* [TRY IT]: Would you please output, word for word, the span of the listing below that opens on the line containing "16 048 000,00 zł" and closes on the line containing "pozytywny wpływ na"? Include both ends and nothing more.

* [SOURCE DATA]:
'''

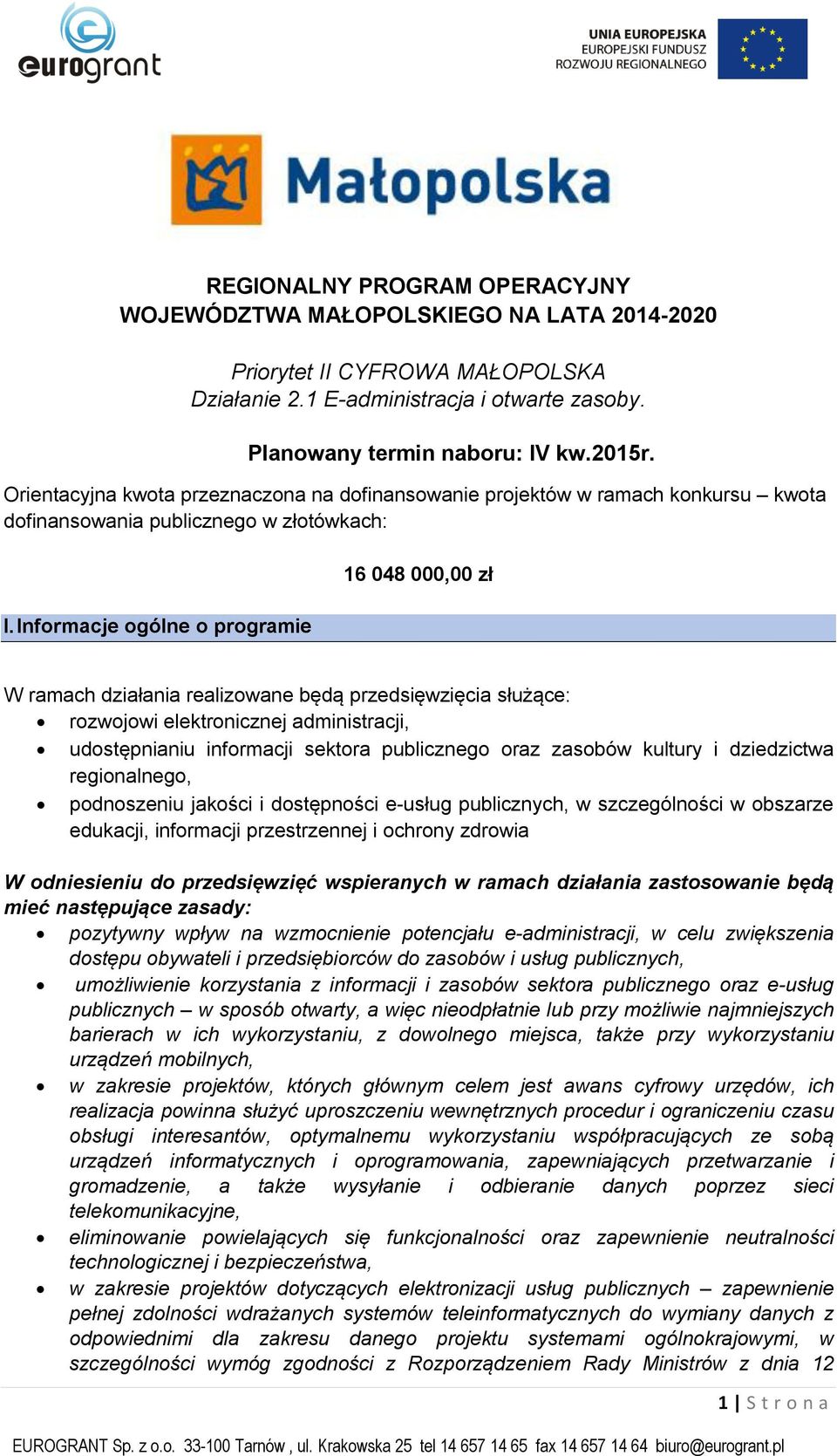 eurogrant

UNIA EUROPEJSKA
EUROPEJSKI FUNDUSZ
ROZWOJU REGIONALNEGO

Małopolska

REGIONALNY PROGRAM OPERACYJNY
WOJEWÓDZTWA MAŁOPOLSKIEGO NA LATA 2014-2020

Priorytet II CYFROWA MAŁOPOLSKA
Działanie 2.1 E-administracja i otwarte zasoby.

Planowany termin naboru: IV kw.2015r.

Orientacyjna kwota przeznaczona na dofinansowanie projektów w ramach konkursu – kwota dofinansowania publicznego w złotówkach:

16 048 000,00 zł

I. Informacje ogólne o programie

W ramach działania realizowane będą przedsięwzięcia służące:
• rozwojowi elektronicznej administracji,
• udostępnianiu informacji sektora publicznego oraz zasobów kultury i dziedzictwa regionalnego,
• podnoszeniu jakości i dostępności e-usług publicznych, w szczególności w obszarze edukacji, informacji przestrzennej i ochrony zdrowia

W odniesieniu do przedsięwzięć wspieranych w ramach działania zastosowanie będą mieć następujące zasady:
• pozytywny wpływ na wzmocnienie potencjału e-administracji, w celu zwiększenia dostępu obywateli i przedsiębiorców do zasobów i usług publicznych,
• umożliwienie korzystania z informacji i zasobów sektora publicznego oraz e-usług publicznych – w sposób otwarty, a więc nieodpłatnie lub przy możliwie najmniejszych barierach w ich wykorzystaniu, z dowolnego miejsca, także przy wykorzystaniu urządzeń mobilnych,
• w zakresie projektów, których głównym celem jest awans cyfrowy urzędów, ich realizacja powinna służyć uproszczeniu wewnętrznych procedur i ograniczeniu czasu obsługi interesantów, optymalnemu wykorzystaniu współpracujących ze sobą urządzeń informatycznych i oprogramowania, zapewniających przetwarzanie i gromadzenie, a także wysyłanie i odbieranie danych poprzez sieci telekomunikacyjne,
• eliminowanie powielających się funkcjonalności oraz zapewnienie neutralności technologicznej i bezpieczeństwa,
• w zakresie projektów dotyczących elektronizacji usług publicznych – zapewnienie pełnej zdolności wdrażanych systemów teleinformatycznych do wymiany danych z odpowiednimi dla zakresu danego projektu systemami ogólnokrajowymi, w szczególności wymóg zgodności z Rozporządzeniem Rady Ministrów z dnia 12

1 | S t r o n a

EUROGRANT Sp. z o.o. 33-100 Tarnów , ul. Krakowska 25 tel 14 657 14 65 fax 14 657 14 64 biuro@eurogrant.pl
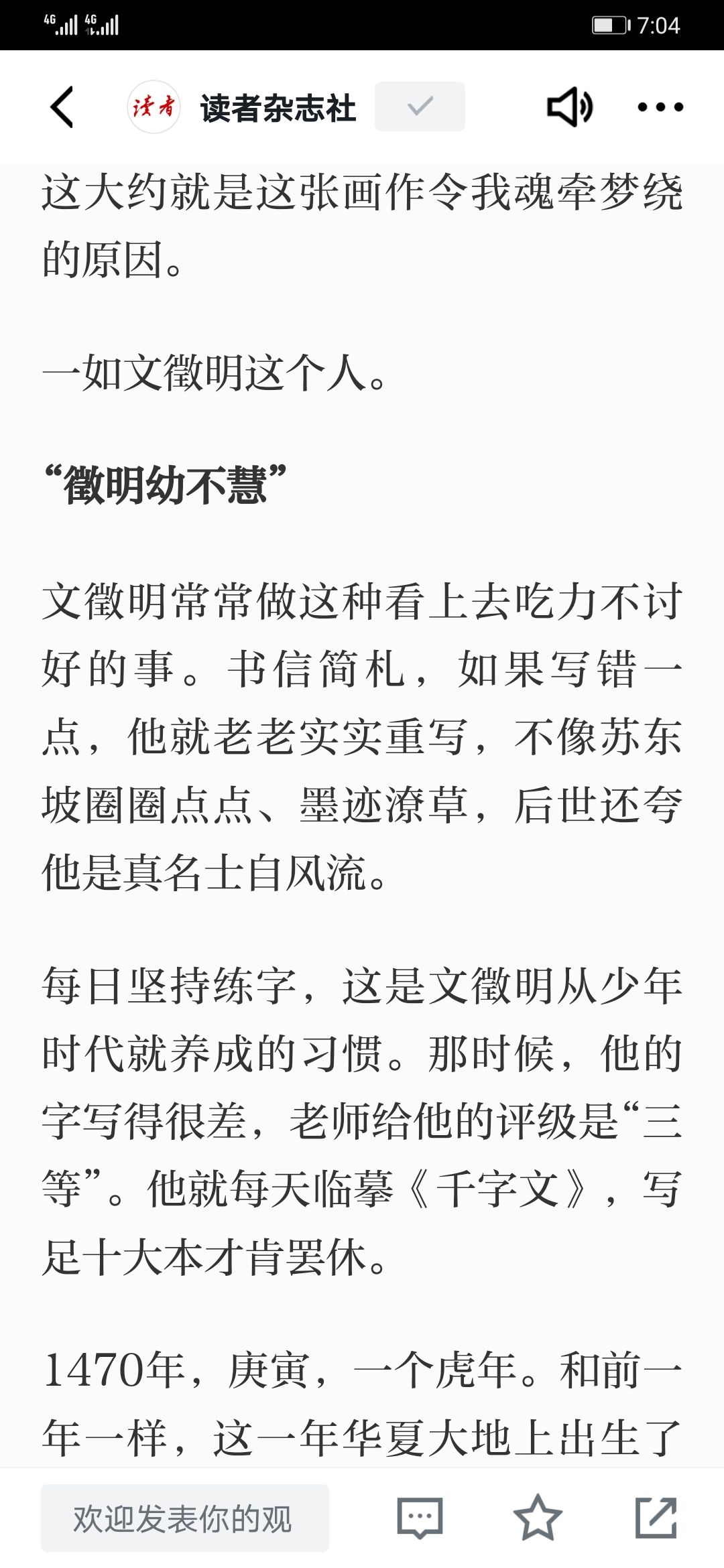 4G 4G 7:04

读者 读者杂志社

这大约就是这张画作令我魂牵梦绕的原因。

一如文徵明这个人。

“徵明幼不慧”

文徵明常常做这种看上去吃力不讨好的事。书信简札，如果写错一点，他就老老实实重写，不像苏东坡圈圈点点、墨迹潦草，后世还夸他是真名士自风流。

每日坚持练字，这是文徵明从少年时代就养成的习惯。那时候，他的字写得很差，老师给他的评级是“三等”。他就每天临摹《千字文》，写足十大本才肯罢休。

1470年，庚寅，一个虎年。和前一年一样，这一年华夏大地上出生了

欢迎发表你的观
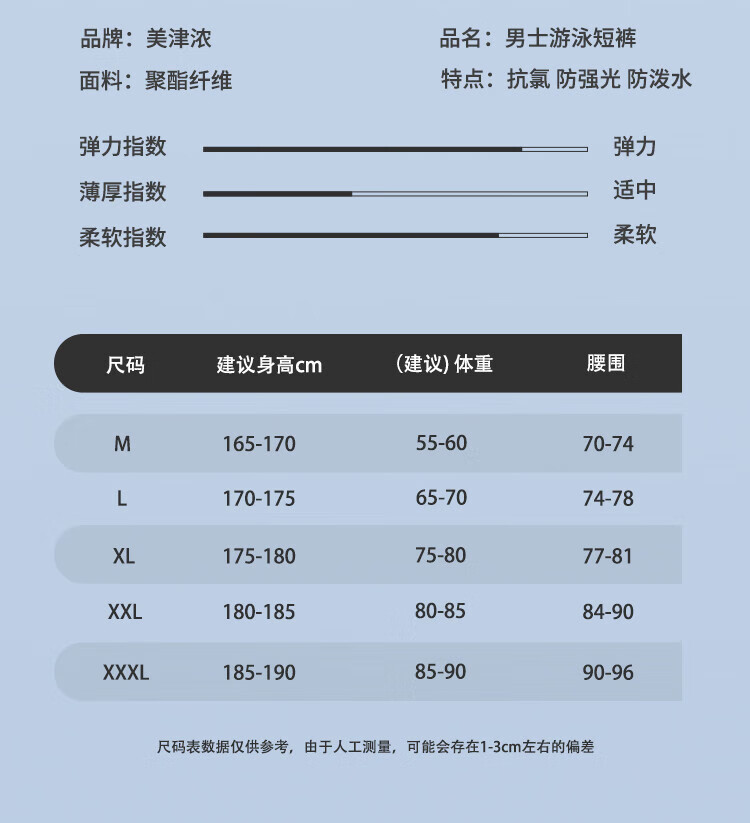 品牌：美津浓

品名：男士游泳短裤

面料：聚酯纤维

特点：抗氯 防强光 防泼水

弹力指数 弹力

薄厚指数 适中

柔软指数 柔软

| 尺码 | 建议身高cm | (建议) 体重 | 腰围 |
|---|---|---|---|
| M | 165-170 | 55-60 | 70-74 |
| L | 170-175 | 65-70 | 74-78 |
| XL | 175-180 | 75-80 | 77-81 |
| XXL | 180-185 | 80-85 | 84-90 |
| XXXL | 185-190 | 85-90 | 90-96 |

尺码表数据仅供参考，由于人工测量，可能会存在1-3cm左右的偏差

'''
'''

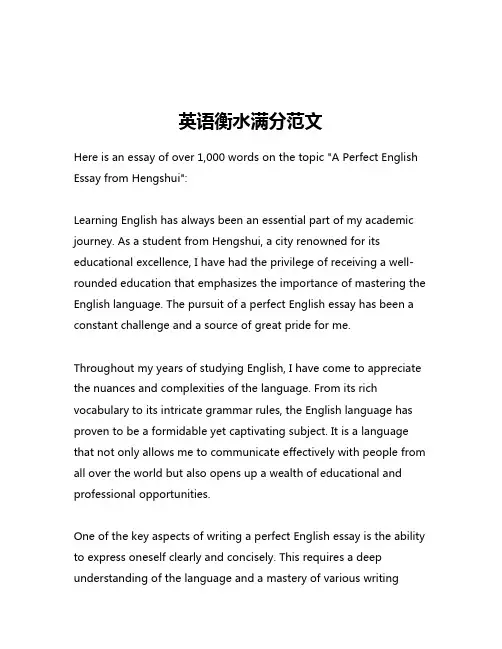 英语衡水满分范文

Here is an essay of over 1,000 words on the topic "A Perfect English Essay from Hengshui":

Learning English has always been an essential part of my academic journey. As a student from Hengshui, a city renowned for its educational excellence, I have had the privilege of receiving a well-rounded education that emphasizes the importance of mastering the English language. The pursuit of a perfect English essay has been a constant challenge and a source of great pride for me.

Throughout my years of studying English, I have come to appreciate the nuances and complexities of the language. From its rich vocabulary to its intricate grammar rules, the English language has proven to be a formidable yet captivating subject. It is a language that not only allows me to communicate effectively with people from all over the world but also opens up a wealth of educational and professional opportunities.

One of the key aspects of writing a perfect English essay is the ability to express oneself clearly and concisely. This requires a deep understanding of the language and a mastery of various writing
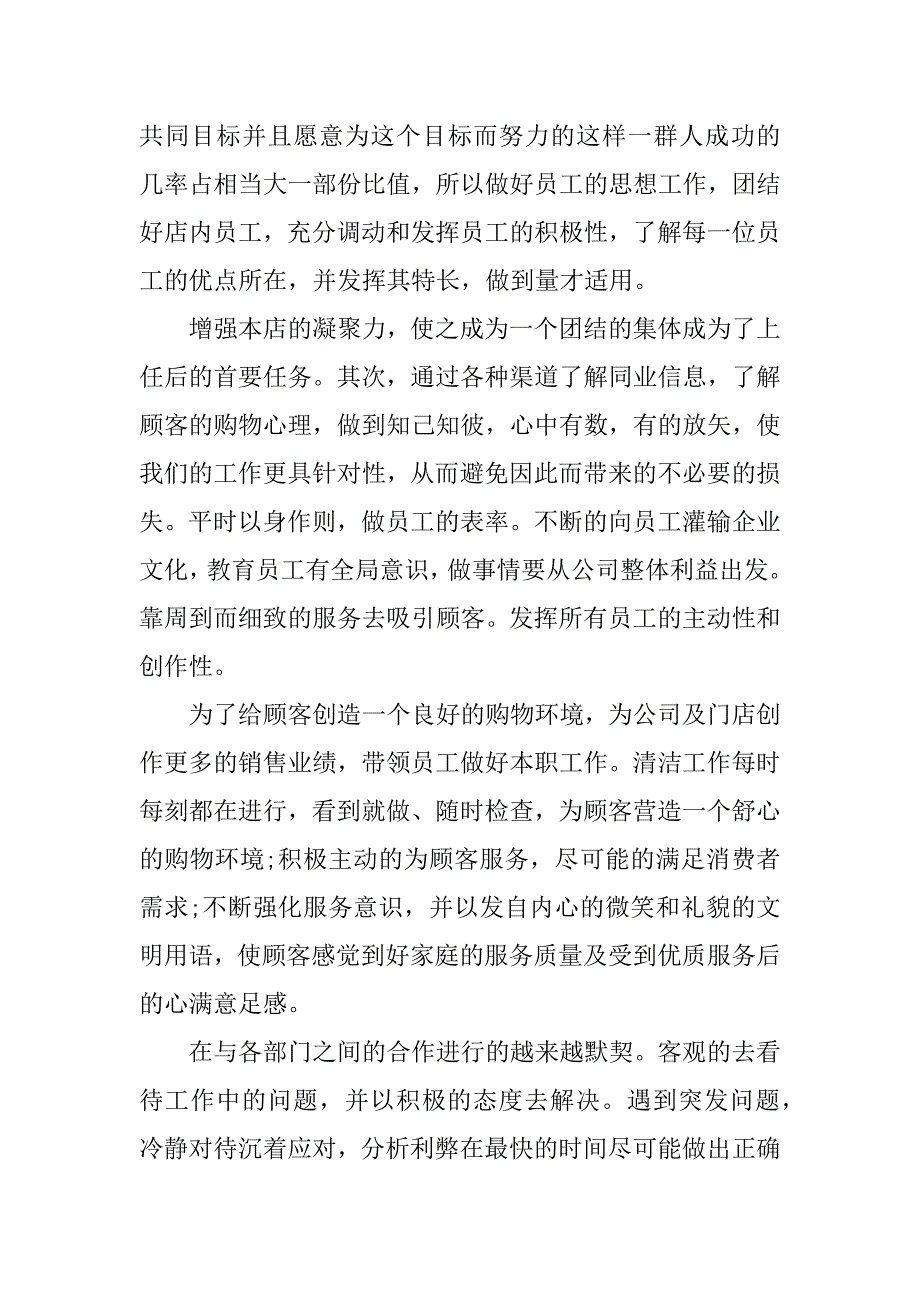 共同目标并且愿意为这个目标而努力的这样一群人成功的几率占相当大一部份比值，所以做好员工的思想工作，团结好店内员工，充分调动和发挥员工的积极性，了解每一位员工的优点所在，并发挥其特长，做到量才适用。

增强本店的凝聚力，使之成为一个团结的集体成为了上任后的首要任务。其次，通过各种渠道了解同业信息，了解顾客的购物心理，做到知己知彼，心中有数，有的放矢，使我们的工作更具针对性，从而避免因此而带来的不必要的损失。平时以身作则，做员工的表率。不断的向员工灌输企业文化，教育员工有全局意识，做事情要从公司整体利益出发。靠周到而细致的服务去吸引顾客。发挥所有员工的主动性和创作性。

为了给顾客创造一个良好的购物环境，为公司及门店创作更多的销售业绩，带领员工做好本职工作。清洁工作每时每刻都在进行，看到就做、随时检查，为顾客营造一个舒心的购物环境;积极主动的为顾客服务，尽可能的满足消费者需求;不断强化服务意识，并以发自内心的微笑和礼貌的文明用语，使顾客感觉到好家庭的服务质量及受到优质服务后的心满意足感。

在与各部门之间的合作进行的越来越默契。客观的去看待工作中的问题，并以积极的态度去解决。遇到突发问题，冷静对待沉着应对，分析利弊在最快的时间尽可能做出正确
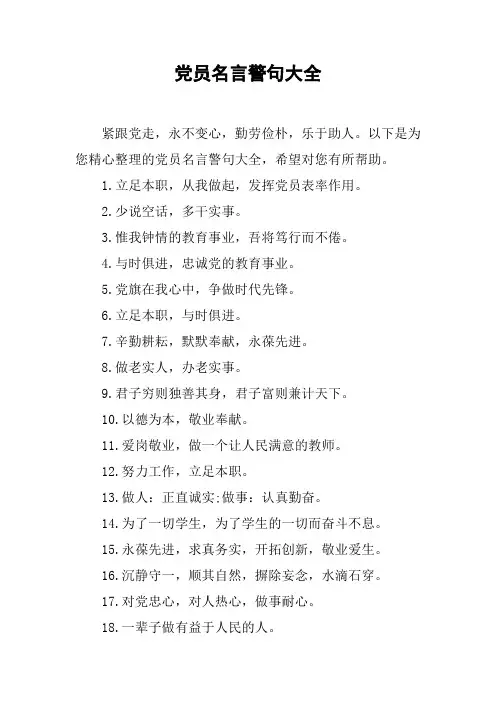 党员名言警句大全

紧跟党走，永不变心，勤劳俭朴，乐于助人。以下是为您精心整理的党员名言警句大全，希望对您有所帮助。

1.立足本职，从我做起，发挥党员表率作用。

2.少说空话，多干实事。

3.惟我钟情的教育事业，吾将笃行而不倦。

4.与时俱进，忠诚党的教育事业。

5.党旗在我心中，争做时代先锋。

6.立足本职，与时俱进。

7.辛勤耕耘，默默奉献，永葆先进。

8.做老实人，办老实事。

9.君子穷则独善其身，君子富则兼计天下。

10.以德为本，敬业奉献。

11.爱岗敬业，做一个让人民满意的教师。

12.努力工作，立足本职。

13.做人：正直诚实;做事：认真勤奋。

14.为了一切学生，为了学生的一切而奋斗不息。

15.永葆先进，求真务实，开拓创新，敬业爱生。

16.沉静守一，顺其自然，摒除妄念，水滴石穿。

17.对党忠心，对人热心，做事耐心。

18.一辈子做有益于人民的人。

'''

* [FINAL ANSWER]:
16 048 000,00 zł

I. Informacje ogólne o programie

W ramach działania realizowane będą przedsięwzięcia służące:
• rozwojowi elektronicznej administracji,
• udostępnianiu informacji sektora publicznego oraz zasobów kultury i dziedzictwa regionalnego,
• podnoszeniu jakości i dostępności e-usług publicznych, w szczególności w obszarze edukacji, informacji przestrzennej i ochrony zdrowia

W odniesieniu do przedsięwzięć wspieranych w ramach działania zastosowanie będą mieć następujące zasady:
• pozytywny wpływ na wzmocnienie potencjału e-administracji, w celu zwiększenia dostępu obywateli i przedsiębiorców do zasobów i usług publicznych,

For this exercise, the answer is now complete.